*TRECHO CITADO:*
◆ ◆ ◆ ◆ ◆
A EQUIDADE (ao serviço da justiça): como resolução de conflitos jurídicos assente na aplicação da justiça conforme as circunstâncias de cada caso concreto, constitui uma medida de correção (com função dulcificadora / flexibilizadora e corretiva) da lei geral e abstrata, afastando uma lei que, se aplicada ao caso concreto, geraria injustiça ou iniquidade.
LEI INJUSTA
Por Michael que tem uma posição positivista onde diz que desde que a lei fosse validamente criada manter-se-ia em vigor fosse ou não justa. Já José Ferreira Borges diz que só será uma lei verdadeira aquela que passou pelo crivo da balança que é a base da lei, o conteúdo natural da lei é a justiça, não interessa quem a emanou.
A defesa contra leis injustas acontece pelo artigo 8/2 CC onde diz que ao cidadão que a lei é imposta, não pode ser afastada mesmo sendo imoral ou injusto o seu conteúdo legislativo. Porém é uma lógica que se aplica pois todas as leis antes de entrarem para o Código Civil passaram por um processo de revisão que dará ou não a sua validade. Este artigo não deveria constar na lei ordinária pois é contrário à Constituição — é manifestamente injusto e positivista. Porém temos as soluções do artigo 280 e 281/2/d e 2 CRP onde mostra que o artigo 2 CC viola o princípio do estado de direito democrático. A lei deve ser obedecida por ser justa e não por ser lei, a função do tribunal é fazer justiça aplicando e interpretando a lei. Presente no artigo dois está o princípio do estado democrático, é o princípio que mostra que o estado tem todos os poderes mas que estão subordinados ao princípio da justiça, daí que uma lei injusta será inconstitucional por violar o princípio do estado de direito democrático.
Natureza da lei injusta, a norma que não permita realizar concretamente a ideia de direito/justiça carece de validade e constitui preversão do poder legislativo.
Papel do juiz perante a lei injusta: A recusa da sua aplicação compete à função judicial que pode (E DEVE) ser ideologicamente neutra, devendo, para tal, ser verdadeiramente independente, e não aceitar degradar-se a mera função burocrática.
◆ ◆ ◆ ◆ ◆
Dados textuais em estilo de legenda
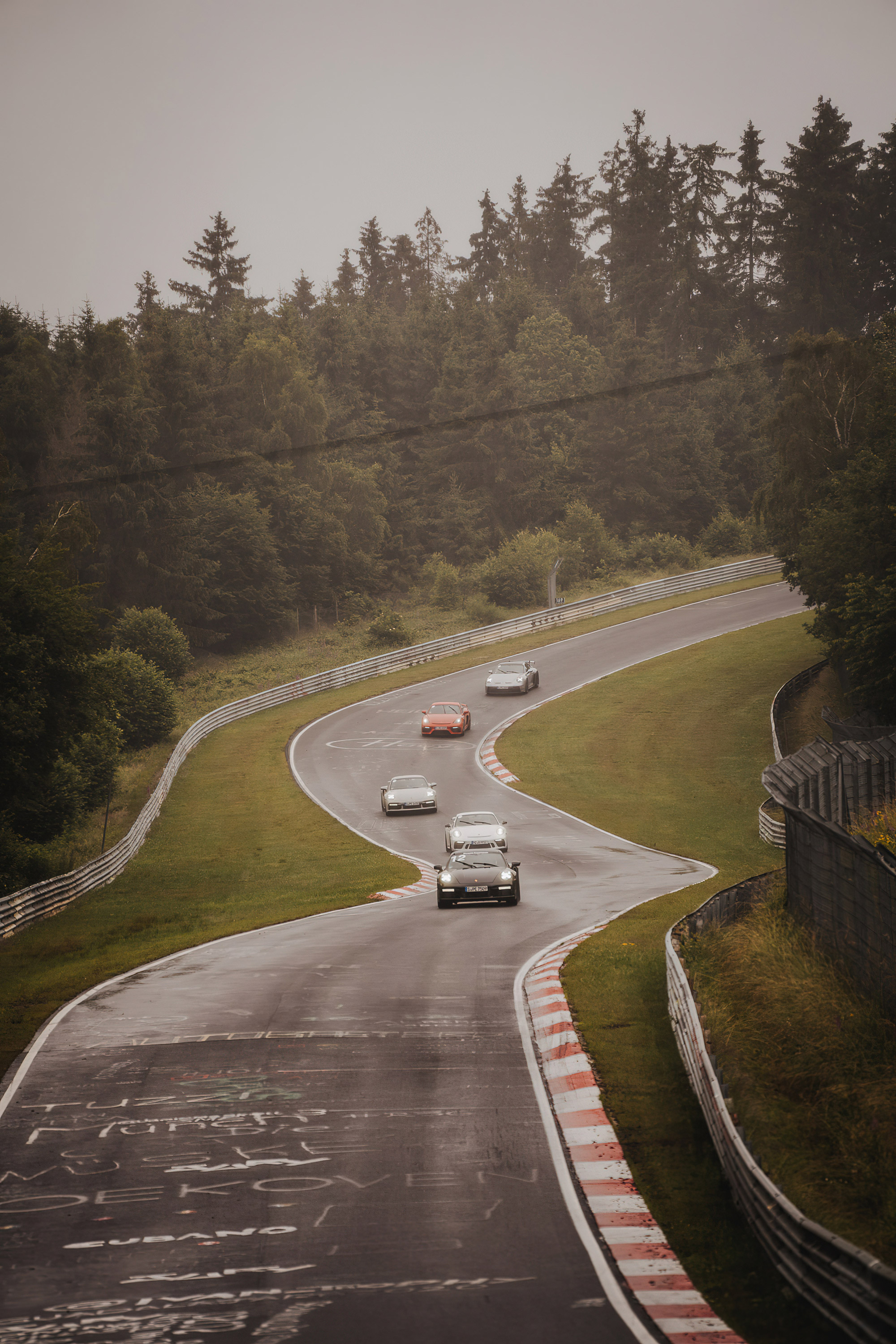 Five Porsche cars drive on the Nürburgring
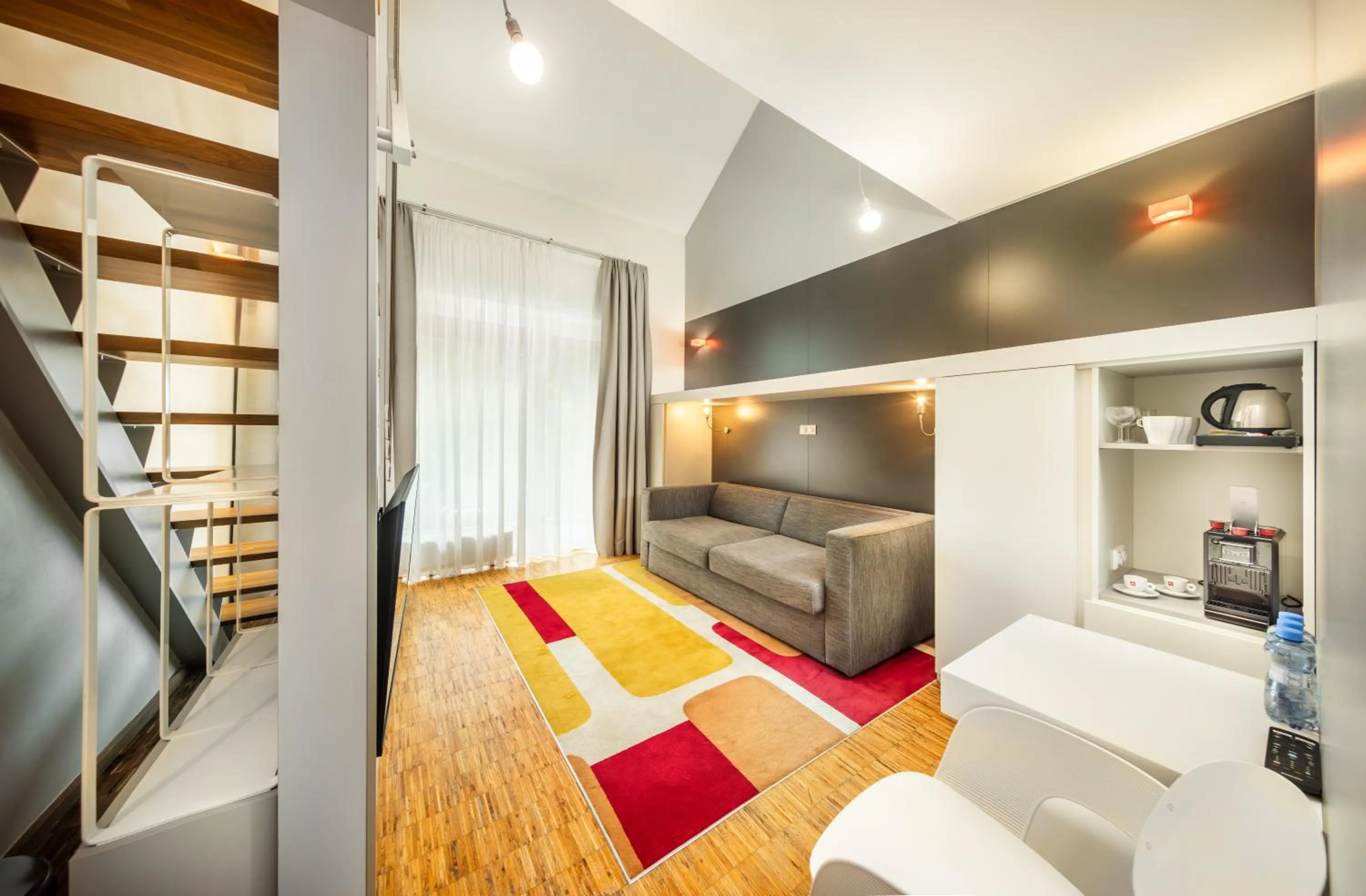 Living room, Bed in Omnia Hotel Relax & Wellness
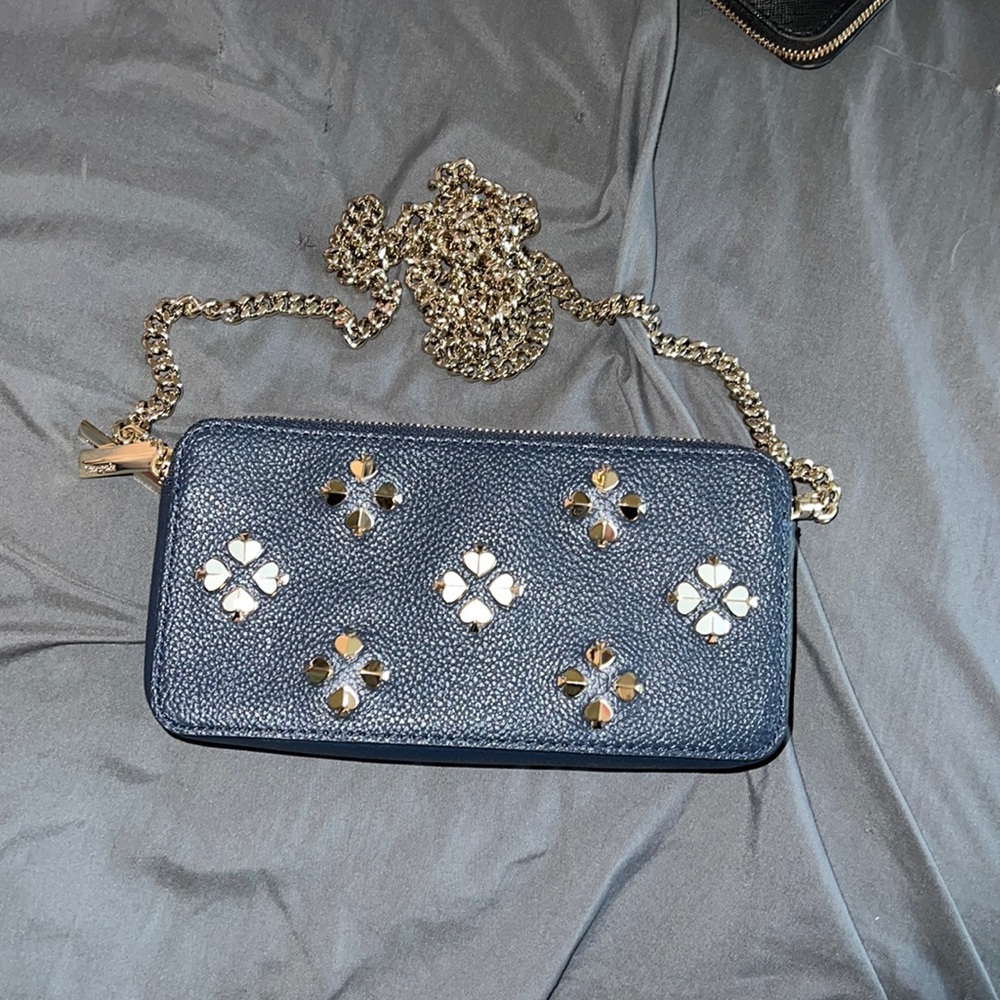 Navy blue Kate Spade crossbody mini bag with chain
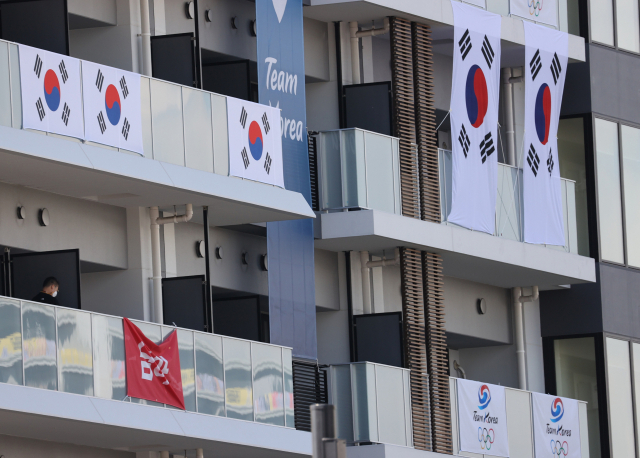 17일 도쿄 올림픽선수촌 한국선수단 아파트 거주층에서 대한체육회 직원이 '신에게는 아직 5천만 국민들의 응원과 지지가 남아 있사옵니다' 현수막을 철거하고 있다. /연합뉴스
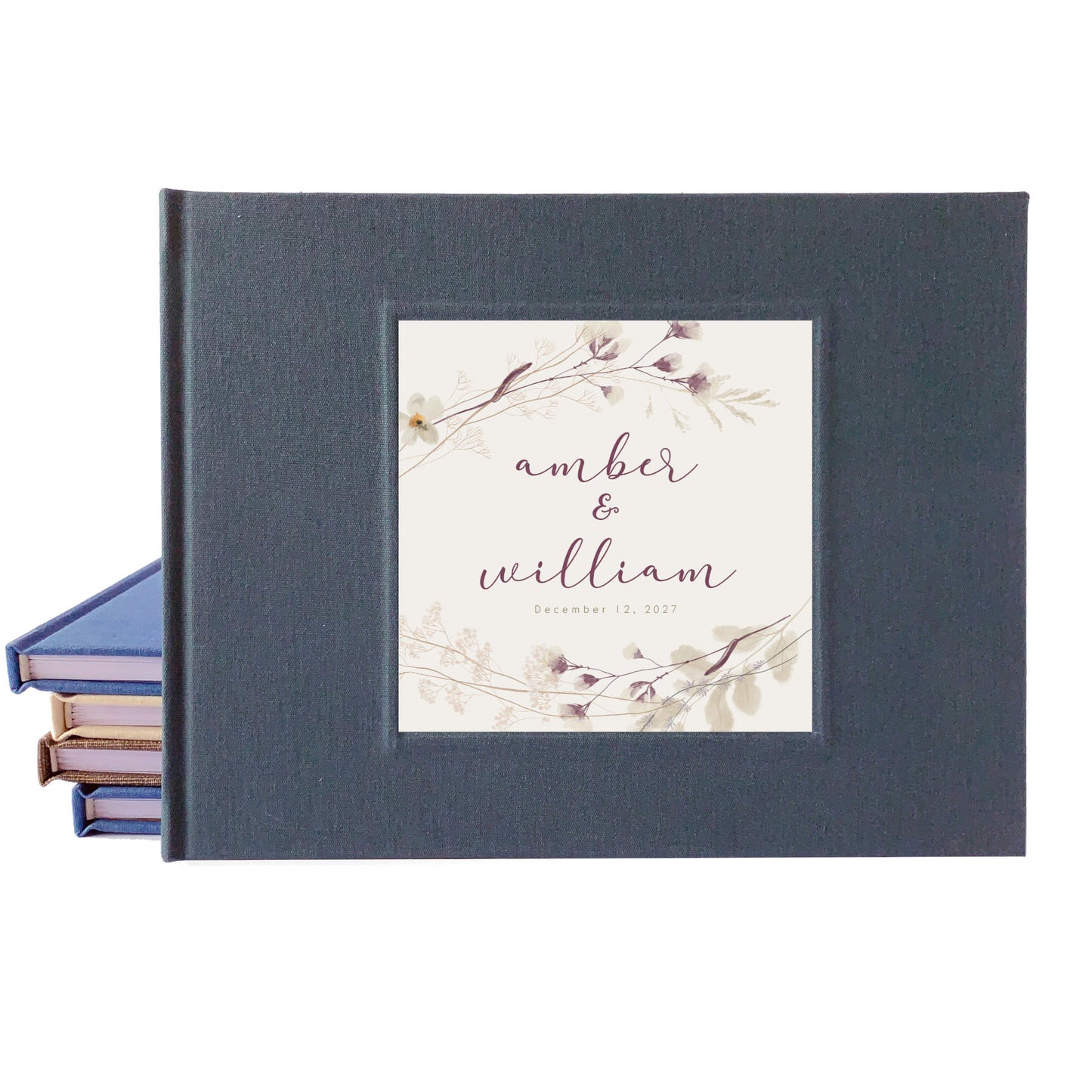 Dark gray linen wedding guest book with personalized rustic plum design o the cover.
◆ ◆ ◆ ◆ ◆
*TAREFA 1:* Reproduza o trecho citado entre "Papel do juiz" e "mera função burocrática.", inclusive.
*TAREFA 2:*
Responda com base no trecho citado:
(a) Segundo José Ferreira Borges, qual é o conteúdo natural da lei?
(b) Qual é a função do tribunal?
(c) A que função compete a recusa da aplicação da lei injusta?
O material não tem qualquer papel nisto.

*RESPOSTA 1:*
Papel do juiz perante a lei injusta: A recusa da sua aplicação compete à função judicial que pode (E DEVE) ser ideologicamente neutra, devendo, para tal, ser verdadeiramente independente, e não aceitar degradar-se a mera função burocrática.

*RESPOSTA 2:*
(a) A justiça.
(b) Fazer justiça aplicando e interpretando a lei.
(c) À função judicial.